Overall, North American quarterly revenue was up 18%, or 27% versus last year, on strength in U.S. shale production. The company saw weakness in offshore drilling in the Gulf of Mexico, but U.S. land revenue grew 42% sequentially as the industry’s rig count improved 23%.
Oil and natural gas producers flooded back to U.S. shale plays after oil prices returned to healthier levels.
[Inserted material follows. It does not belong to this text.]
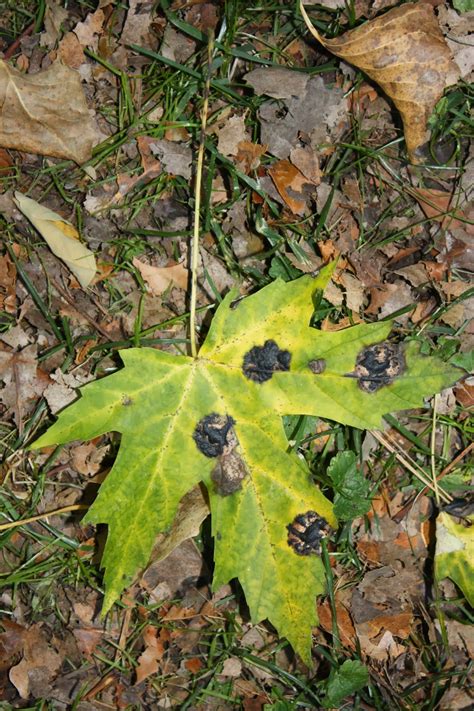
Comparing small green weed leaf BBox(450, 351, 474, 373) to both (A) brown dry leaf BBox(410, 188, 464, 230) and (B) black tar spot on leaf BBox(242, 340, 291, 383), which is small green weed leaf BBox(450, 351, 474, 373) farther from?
(B) black tar spot on leaf BBox(242, 340, 291, 383)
Energy firms have also managed to cut costs associated with the expensive process of hydraulic fracturing.
Schlumberger noted that all of its U.S. land businesses were profitable in the second quarter, citing improved efficiency and higher pricing.
Crude oil averaged $48.15 per barrel during the quarter, up 5% percent year-over-year.
Schlumberger, the world’s largest provider of drilling equipment and software, expects international oil markets to follow North America’s lead.
“While the activity outlook in North America for the second half of the year remains robust, we are now also seeing more positive signs in the international markets with increases in activity and new project plans starting to emerge in several GeoMarkets,” said Schlumberger Chairman and CEO Paal Kibsgaard.
The Paris-based company reported pretax operating income that grew 27% to $950 million. On a per-share basis, earnings rose to 35 cents from 23 cents. Revenue increased 4.2% to $7.46 billion.
The results surpassed analysts’ estimates for earnings of 30 cents a share on revenue of $7.23 billion.